BMS986256 is described as an equipotent dual TLR7/TLR8 inhibitor using in vitro cellular assays [4]. However, in-house data suggest that the in vitro potency for each inhibitor depends on the choice of TLR7/TLR8-expressing cell lines and the type of agonists.

BMS986256 is currently under investigation as an oral treatment for SLE [5]. Interestingly, BMS-986256 demonstrates steroid-sparing effects in a mouse lupus model, a key feature that could help overcome glucocorticoid resistance and side effects in SLE patients [6].

Chemical structure of BMS-986256

References:

1. Vlach J. et al., 2020. Discovery of M5049: a novel selective Toll-Like Receptor 7/8 inhibitor for treatment of autoimmunity.
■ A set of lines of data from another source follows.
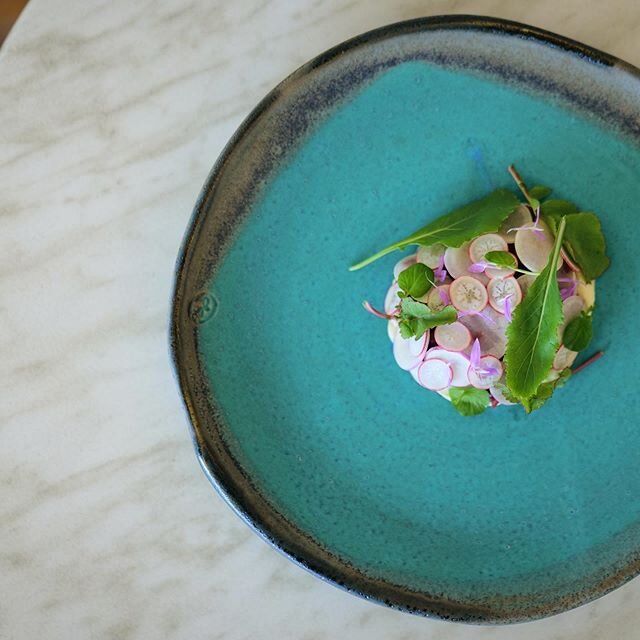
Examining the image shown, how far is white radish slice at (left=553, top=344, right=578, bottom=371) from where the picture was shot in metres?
0.84

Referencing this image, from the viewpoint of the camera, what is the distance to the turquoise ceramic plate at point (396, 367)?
85cm

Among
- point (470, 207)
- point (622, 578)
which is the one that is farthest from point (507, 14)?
point (622, 578)

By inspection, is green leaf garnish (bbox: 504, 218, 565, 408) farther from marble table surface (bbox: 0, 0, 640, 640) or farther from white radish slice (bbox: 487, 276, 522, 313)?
marble table surface (bbox: 0, 0, 640, 640)

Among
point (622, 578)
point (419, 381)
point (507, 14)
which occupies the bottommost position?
point (622, 578)

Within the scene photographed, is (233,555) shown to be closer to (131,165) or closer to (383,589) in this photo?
(383,589)

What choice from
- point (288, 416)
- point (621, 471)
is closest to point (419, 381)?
point (288, 416)

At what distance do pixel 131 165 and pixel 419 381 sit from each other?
1.38 ft

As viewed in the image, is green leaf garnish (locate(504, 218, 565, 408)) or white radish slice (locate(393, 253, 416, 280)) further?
white radish slice (locate(393, 253, 416, 280))

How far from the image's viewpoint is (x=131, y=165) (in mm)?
899

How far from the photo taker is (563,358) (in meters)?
0.85

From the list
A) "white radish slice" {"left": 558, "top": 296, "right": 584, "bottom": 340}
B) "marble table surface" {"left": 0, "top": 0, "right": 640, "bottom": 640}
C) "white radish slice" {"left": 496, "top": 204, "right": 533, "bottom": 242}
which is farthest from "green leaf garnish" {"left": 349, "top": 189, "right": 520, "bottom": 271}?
"marble table surface" {"left": 0, "top": 0, "right": 640, "bottom": 640}

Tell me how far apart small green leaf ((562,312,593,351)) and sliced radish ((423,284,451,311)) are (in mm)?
139

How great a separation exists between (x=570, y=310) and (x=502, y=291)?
82 mm

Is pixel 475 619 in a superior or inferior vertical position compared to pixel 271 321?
inferior
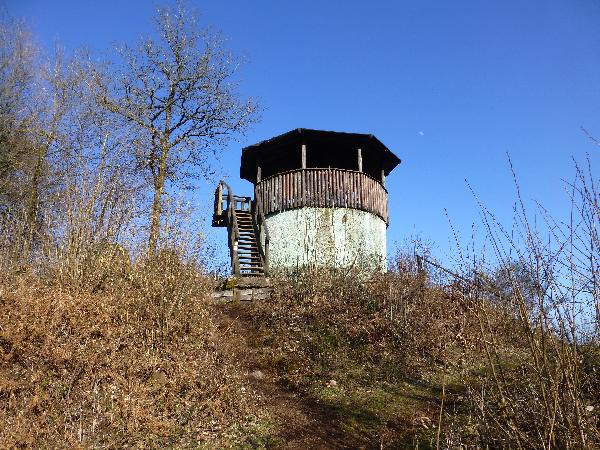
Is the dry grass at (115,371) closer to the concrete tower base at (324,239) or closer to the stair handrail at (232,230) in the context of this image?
the stair handrail at (232,230)

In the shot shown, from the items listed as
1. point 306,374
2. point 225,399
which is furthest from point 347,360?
point 225,399

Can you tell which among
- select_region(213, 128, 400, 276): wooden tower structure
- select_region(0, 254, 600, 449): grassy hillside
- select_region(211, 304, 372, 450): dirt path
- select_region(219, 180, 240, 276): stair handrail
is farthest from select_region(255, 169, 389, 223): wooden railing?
select_region(211, 304, 372, 450): dirt path

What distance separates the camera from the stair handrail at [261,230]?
59.0ft

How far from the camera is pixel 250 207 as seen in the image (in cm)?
2005

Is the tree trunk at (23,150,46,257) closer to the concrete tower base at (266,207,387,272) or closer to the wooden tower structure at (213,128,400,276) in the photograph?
the wooden tower structure at (213,128,400,276)

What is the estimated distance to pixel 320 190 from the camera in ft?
59.3

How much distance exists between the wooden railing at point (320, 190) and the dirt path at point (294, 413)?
7190mm

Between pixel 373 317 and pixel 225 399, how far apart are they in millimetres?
5709

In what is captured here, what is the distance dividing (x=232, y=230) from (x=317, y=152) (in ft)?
19.6

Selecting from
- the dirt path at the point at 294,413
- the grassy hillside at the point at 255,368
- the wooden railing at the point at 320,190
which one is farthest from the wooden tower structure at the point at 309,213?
the dirt path at the point at 294,413

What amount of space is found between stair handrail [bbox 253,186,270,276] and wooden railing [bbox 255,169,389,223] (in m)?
0.29

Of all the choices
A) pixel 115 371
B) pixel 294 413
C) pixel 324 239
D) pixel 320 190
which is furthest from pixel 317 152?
pixel 115 371

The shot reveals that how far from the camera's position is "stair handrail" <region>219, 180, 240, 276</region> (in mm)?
16828

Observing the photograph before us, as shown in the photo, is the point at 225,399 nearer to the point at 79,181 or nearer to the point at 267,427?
the point at 267,427
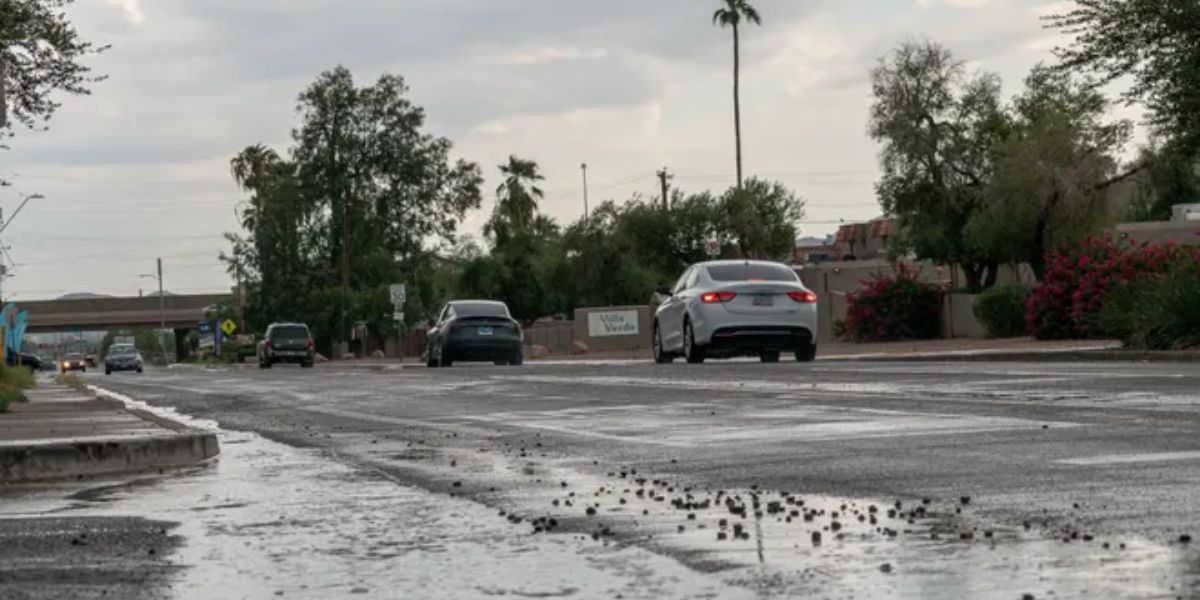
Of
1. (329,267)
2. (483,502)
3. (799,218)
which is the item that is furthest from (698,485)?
(329,267)

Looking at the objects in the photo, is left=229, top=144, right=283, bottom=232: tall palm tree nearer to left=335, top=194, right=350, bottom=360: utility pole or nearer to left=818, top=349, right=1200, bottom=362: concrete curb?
left=335, top=194, right=350, bottom=360: utility pole

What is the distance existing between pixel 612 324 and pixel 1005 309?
23444 mm

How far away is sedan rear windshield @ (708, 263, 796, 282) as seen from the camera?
3256cm

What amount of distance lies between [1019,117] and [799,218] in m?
24.0

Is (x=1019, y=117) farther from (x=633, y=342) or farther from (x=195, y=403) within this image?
(x=195, y=403)

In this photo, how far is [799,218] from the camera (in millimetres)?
89938

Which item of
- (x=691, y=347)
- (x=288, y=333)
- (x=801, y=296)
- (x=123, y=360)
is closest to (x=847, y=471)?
(x=801, y=296)

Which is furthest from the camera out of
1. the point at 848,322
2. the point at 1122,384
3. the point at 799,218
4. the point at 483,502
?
the point at 799,218

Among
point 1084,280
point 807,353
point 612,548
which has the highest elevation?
point 1084,280

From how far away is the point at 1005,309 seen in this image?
50.2 meters

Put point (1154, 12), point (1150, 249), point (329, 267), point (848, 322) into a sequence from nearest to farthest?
point (1154, 12) < point (1150, 249) < point (848, 322) < point (329, 267)

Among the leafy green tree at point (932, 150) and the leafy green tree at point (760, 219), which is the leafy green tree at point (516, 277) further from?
the leafy green tree at point (932, 150)

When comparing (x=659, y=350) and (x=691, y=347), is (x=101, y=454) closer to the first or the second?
(x=691, y=347)

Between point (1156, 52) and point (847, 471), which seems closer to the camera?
point (847, 471)
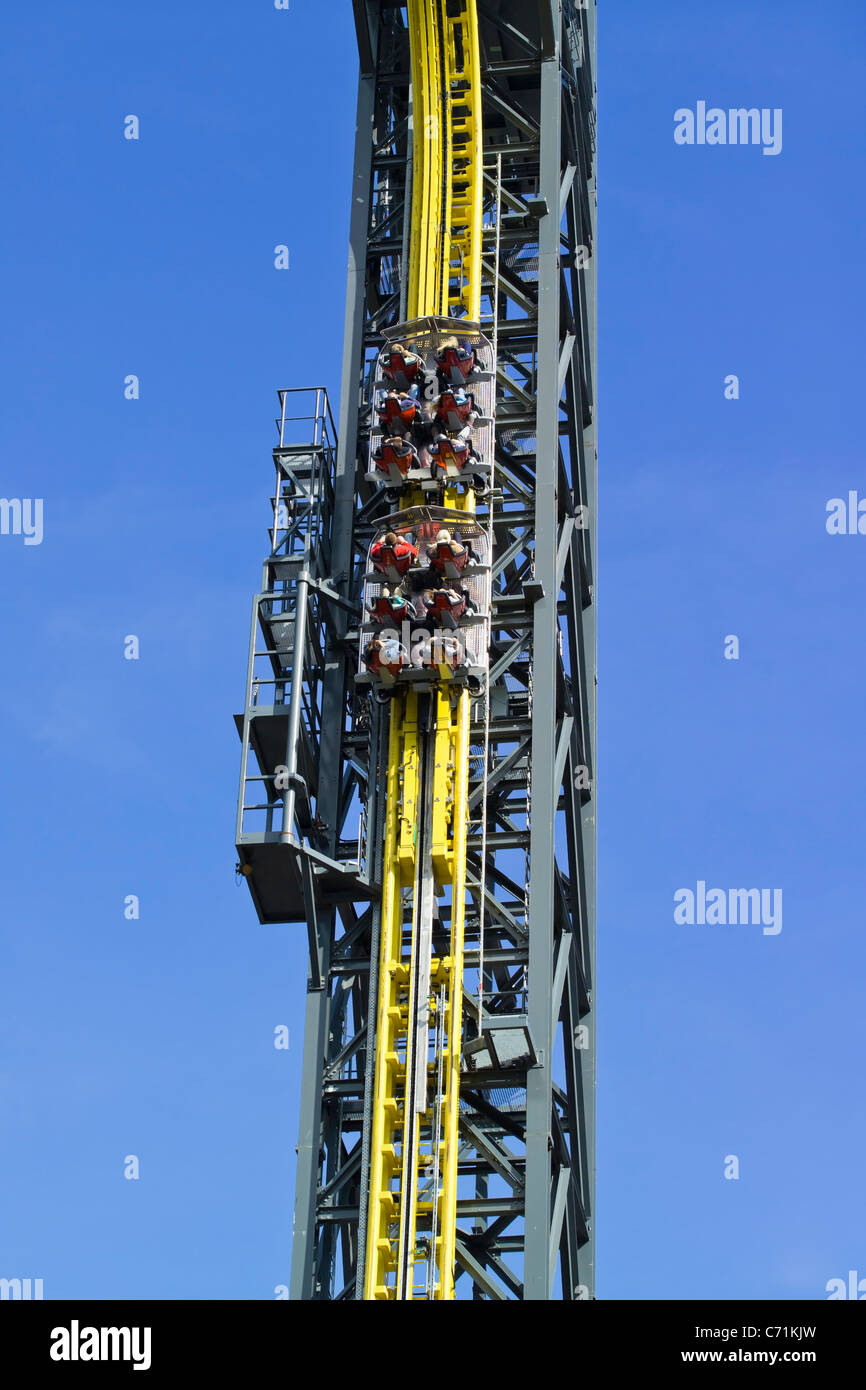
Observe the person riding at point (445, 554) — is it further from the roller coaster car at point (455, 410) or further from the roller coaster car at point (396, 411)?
the roller coaster car at point (396, 411)

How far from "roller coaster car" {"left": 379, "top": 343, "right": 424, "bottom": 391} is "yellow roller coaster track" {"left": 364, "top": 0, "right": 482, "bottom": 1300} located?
1.35 meters

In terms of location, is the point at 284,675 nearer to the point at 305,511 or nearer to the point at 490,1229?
the point at 305,511

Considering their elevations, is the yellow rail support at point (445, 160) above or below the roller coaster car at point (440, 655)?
above

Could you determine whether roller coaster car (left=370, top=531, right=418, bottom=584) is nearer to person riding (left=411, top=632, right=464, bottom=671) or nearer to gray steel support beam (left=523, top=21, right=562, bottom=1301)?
person riding (left=411, top=632, right=464, bottom=671)

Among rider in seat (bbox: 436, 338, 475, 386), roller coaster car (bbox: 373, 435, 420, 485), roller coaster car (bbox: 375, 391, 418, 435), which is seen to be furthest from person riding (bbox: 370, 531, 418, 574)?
rider in seat (bbox: 436, 338, 475, 386)

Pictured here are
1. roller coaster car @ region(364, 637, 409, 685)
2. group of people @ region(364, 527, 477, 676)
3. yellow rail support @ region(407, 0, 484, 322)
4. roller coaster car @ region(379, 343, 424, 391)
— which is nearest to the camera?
roller coaster car @ region(364, 637, 409, 685)

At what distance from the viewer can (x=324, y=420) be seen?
4328 centimetres

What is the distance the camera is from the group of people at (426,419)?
1606 inches

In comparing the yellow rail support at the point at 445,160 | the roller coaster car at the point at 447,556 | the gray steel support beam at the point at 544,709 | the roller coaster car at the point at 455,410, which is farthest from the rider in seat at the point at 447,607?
the yellow rail support at the point at 445,160

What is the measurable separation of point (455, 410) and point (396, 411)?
95cm

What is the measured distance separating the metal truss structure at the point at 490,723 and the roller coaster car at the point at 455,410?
1146 mm

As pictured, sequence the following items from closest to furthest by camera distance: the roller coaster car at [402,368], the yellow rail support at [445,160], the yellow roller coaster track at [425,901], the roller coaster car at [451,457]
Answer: the yellow roller coaster track at [425,901] < the roller coaster car at [451,457] < the roller coaster car at [402,368] < the yellow rail support at [445,160]

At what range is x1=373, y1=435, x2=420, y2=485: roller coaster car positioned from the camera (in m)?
40.8
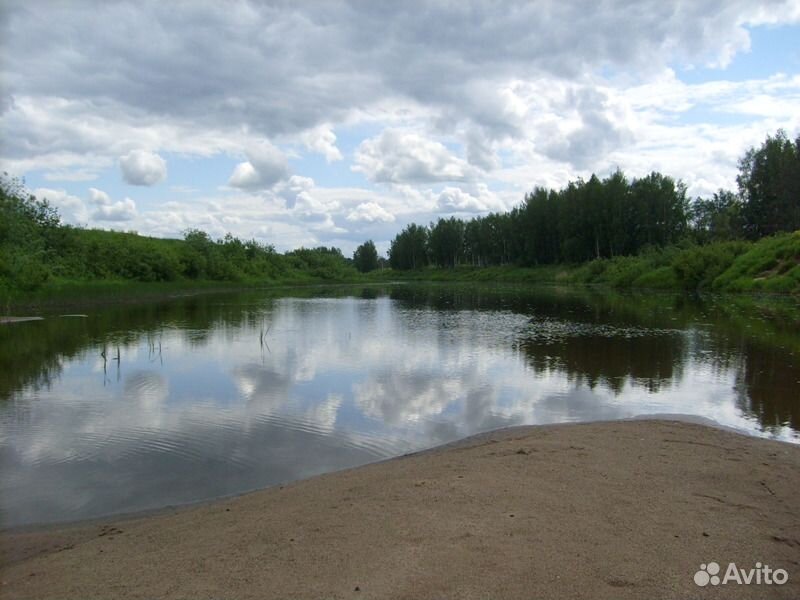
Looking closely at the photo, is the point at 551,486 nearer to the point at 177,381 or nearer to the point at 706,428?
the point at 706,428

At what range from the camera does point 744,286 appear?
48.2 metres

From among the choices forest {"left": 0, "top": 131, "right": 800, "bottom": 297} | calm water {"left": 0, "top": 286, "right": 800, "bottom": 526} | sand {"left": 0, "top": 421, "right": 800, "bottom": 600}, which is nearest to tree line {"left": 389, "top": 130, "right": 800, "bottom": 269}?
forest {"left": 0, "top": 131, "right": 800, "bottom": 297}

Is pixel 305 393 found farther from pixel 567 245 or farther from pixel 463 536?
pixel 567 245

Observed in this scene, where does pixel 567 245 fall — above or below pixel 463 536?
above

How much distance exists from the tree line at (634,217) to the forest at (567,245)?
170 mm

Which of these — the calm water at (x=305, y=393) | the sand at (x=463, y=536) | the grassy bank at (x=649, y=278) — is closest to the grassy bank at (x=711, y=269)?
the grassy bank at (x=649, y=278)

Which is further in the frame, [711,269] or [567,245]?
[567,245]

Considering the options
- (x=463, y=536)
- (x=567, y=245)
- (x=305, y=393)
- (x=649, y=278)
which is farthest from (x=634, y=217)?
(x=463, y=536)

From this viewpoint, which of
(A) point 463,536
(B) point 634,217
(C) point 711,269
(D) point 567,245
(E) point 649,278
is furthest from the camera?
(D) point 567,245

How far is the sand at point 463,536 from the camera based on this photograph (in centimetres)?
421

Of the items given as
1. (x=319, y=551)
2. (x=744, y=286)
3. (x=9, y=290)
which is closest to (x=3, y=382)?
(x=319, y=551)

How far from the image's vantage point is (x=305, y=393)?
13.4m

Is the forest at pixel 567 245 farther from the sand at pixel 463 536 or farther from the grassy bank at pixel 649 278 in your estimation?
the sand at pixel 463 536

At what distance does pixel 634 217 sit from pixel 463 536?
270 ft
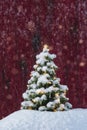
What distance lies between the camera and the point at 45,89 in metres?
15.6

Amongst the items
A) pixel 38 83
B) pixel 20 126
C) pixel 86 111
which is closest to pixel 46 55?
pixel 38 83

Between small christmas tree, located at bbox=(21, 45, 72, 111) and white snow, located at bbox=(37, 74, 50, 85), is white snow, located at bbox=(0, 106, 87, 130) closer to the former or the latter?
small christmas tree, located at bbox=(21, 45, 72, 111)

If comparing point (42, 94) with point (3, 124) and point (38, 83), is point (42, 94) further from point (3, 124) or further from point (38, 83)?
point (3, 124)

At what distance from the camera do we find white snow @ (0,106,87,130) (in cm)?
895

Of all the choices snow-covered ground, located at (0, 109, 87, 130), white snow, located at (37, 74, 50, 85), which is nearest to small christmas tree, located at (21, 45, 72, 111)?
white snow, located at (37, 74, 50, 85)

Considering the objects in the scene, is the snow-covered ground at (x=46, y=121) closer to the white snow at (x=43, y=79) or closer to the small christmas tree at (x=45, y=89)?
the small christmas tree at (x=45, y=89)

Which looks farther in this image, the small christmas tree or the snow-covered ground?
the small christmas tree

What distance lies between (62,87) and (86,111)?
6081 mm

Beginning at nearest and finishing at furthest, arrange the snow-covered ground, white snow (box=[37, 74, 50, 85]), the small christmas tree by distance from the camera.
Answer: the snow-covered ground → the small christmas tree → white snow (box=[37, 74, 50, 85])

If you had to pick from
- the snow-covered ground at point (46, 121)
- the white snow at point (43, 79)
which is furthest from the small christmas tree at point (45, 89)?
the snow-covered ground at point (46, 121)

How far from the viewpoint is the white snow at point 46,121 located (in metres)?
8.95

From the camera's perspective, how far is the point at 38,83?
15773 millimetres

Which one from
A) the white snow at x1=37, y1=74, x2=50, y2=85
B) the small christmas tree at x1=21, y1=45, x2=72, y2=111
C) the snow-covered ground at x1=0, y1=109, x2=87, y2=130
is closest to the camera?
the snow-covered ground at x1=0, y1=109, x2=87, y2=130

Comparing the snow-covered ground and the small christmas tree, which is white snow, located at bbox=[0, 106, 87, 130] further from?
the small christmas tree
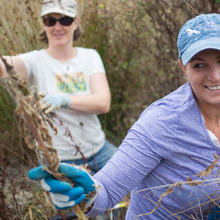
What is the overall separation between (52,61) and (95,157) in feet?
2.60

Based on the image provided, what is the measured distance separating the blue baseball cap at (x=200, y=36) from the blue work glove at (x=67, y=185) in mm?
677

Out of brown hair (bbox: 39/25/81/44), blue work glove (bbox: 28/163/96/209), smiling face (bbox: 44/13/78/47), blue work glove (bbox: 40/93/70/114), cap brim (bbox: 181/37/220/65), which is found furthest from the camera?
brown hair (bbox: 39/25/81/44)

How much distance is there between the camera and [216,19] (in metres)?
→ 1.43

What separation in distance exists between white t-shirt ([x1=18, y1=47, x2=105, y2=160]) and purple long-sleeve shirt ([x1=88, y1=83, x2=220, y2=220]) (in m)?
1.01

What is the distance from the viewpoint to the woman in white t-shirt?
2383 mm

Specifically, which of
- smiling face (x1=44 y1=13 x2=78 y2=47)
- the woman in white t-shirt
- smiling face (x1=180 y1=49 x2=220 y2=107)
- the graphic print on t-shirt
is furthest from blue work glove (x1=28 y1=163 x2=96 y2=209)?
smiling face (x1=44 y1=13 x2=78 y2=47)

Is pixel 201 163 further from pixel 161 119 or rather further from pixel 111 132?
pixel 111 132

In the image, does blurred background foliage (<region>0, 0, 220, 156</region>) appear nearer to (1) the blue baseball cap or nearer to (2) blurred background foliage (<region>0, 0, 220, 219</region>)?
(2) blurred background foliage (<region>0, 0, 220, 219</region>)

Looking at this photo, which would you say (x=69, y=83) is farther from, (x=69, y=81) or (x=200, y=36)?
(x=200, y=36)

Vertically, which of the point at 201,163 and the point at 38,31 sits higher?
the point at 38,31

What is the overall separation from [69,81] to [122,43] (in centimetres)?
145

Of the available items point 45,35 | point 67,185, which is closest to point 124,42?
point 45,35

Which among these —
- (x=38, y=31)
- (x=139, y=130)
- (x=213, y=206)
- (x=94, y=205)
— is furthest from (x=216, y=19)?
(x=38, y=31)

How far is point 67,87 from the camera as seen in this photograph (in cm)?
245
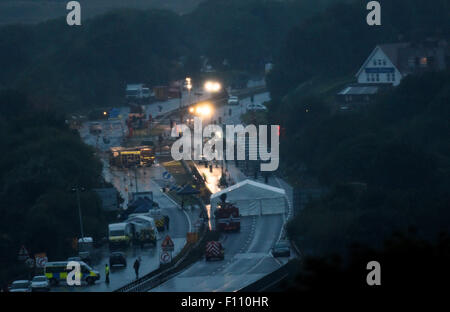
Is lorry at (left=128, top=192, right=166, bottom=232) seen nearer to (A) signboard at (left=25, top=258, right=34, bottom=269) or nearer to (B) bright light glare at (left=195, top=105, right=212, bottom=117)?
(A) signboard at (left=25, top=258, right=34, bottom=269)

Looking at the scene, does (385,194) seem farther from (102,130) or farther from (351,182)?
(102,130)

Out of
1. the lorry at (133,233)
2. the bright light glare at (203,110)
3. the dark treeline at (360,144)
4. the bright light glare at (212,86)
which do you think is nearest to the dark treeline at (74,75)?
the lorry at (133,233)

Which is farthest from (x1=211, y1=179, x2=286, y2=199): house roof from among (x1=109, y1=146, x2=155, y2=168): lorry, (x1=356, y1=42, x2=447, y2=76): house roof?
(x1=356, y1=42, x2=447, y2=76): house roof

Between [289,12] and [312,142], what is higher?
[289,12]

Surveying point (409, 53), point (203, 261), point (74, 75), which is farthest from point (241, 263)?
point (74, 75)

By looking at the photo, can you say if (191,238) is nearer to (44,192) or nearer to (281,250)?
(281,250)

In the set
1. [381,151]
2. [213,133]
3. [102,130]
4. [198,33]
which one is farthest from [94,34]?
[381,151]
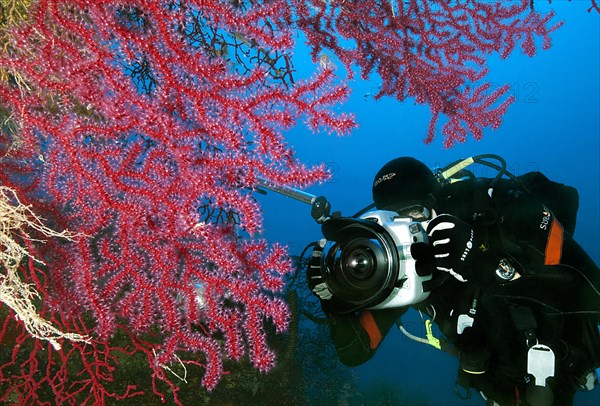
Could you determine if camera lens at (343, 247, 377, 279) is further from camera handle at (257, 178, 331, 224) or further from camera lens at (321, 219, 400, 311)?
camera handle at (257, 178, 331, 224)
J Pharmacol Exp Ther. 376:397.
2. Port A. et al., 2021. Phase 1 study in healthy participants of the safety, pharmacokinectics, and pharmacodynamics of enpatoran (M5049), a dual antagonist of toll-like receptors 7 and 8. Pharmacol Res Perspect 9(5):e00842.
3. Klopp-Schulze I. et al. 2022. Applying Modeling and Simulations for Rational Dose Selection of Novel Toll-Like Receptor 7/8 Inhibitor Enpatoran for Indications of High Medical Need. Clin Pharmacol Ther, 112: 297-306.
4. Bristol-Myers Squibb company. 04.01.2018. WO 2018/005586 A1. [1,2,4] Triazolo [1,5-A] Pyridinyl substituted indole compounds
5. NCT04895696. www.clinicaltrials.gov. As accessed in October 2024.
6. Dudhgaonkar S, et al., 2023. AB0132 Afimetoran (BMS-986256), an equipotent TLR7/8 antagonist, demonstrates steroid-sparing effects in a lupus mouse model. Annals of the Rheumatic Diseases 82:1245-1246.